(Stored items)
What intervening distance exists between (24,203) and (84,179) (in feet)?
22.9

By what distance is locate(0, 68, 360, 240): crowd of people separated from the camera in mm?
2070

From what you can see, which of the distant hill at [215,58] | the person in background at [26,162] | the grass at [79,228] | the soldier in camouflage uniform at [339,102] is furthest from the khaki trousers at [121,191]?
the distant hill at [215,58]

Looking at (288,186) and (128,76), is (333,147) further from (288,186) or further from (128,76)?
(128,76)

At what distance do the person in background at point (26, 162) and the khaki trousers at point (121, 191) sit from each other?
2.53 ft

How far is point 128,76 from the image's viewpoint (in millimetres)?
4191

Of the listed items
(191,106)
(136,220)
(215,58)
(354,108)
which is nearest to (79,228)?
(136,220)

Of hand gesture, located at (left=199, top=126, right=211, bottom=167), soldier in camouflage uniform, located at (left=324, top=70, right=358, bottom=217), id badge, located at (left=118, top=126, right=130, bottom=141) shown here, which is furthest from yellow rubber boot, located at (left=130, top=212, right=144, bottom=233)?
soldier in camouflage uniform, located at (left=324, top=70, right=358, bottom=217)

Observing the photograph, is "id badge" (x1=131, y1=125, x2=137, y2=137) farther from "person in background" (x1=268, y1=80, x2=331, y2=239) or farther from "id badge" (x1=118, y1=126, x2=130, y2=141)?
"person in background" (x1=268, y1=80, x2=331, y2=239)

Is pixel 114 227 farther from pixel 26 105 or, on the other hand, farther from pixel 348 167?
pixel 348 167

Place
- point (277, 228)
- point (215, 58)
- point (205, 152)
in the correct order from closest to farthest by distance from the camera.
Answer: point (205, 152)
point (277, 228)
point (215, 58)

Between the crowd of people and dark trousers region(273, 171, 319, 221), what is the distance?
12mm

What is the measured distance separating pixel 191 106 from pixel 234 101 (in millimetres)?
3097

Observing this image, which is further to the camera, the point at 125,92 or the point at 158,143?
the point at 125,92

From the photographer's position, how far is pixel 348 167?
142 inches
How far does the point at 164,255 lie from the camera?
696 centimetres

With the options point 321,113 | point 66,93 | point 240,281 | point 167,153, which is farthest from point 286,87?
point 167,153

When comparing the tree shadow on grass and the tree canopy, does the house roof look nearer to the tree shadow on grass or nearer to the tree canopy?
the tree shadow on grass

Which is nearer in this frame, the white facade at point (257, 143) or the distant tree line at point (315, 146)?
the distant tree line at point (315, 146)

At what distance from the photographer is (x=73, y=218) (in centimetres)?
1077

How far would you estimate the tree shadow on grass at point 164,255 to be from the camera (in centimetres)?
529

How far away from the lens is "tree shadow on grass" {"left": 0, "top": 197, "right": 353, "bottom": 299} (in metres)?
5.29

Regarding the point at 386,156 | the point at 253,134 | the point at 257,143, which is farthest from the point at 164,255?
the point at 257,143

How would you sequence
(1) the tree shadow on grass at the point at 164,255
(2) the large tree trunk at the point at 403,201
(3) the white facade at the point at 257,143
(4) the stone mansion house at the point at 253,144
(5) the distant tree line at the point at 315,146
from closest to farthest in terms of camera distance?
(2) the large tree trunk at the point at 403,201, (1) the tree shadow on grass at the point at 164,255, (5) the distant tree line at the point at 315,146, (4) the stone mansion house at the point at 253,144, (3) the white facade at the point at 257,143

Goal = Reproduce every line of the material above exactly.

Correct answer =
What intervening distance exists between (24,203) and (84,179) (in feet)?
22.9

By what distance is locate(0, 68, 360, 240): crowd of people separated from the camera in mm?
2070

From what you can see, which of the distant hill at [215,58] | the person in background at [26,162] | the grass at [79,228] | the soldier in camouflage uniform at [339,102] is furthest from the khaki trousers at [121,191]?
the distant hill at [215,58]

Looking at (288,186) and (128,76), is (333,147) further from (288,186) or further from (128,76)?
(128,76)

At what distance do the person in background at point (26, 162) and the khaki trousers at point (121, 191) sit from each other?
2.53 ft

How far is point 128,76 from the image's viewpoint (in millimetres)?
4191

Of the listed items
(191,106)
(136,220)
(215,58)
(354,108)
which is nearest to (79,228)?
(136,220)

Of hand gesture, located at (left=199, top=126, right=211, bottom=167), soldier in camouflage uniform, located at (left=324, top=70, right=358, bottom=217), id badge, located at (left=118, top=126, right=130, bottom=141) shown here, which is furthest from yellow rubber boot, located at (left=130, top=212, right=144, bottom=233)?
soldier in camouflage uniform, located at (left=324, top=70, right=358, bottom=217)

Observing the photograph, is "id badge" (x1=131, y1=125, x2=137, y2=137) farther from "person in background" (x1=268, y1=80, x2=331, y2=239) or farther from "id badge" (x1=118, y1=126, x2=130, y2=141)?
"person in background" (x1=268, y1=80, x2=331, y2=239)

Is pixel 114 227 farther from pixel 26 105 or, on the other hand, farther from pixel 348 167?
pixel 348 167

Place
- point (277, 228)
- point (215, 58)
- point (205, 152)
in the correct order from closest to farthest by distance from the camera.
Answer: point (205, 152)
point (277, 228)
point (215, 58)

Between the crowd of people and dark trousers region(273, 171, 319, 221), what is the distance?
12mm

What is the measured distance separating pixel 191 106 from pixel 234 101 (in millimetres)?
3097

Observing this image, which is further to the camera, the point at 125,92 or the point at 158,143?
the point at 125,92

From the photographer's position, how far is pixel 348 167?
142 inches
How far does the point at 164,255 lie from the camera?
696 centimetres

With the options point 321,113 | point 66,93 | point 240,281 | point 167,153, which is farthest from point 286,87?
point 167,153

When comparing the tree shadow on grass and the tree canopy, does the house roof look nearer to the tree shadow on grass or nearer to the tree canopy?
the tree shadow on grass

Which is nearer in this frame, the white facade at point (257, 143) or the distant tree line at point (315, 146)?
the distant tree line at point (315, 146)

At what distance from the photographer is (x=73, y=218) (in centimetres)?
1077

How far would you estimate the tree shadow on grass at point 164,255 to be from the camera (in centimetres)?
529

How far away from the lens is "tree shadow on grass" {"left": 0, "top": 197, "right": 353, "bottom": 299} (in metres)?
5.29

Regarding the point at 386,156 | the point at 253,134 | the point at 257,143, which is farthest from the point at 164,255?
the point at 257,143

How would you sequence
(1) the tree shadow on grass at the point at 164,255
(2) the large tree trunk at the point at 403,201
(3) the white facade at the point at 257,143
(4) the stone mansion house at the point at 253,144
(5) the distant tree line at the point at 315,146
from closest to farthest in terms of camera distance?
(2) the large tree trunk at the point at 403,201, (1) the tree shadow on grass at the point at 164,255, (5) the distant tree line at the point at 315,146, (4) the stone mansion house at the point at 253,144, (3) the white facade at the point at 257,143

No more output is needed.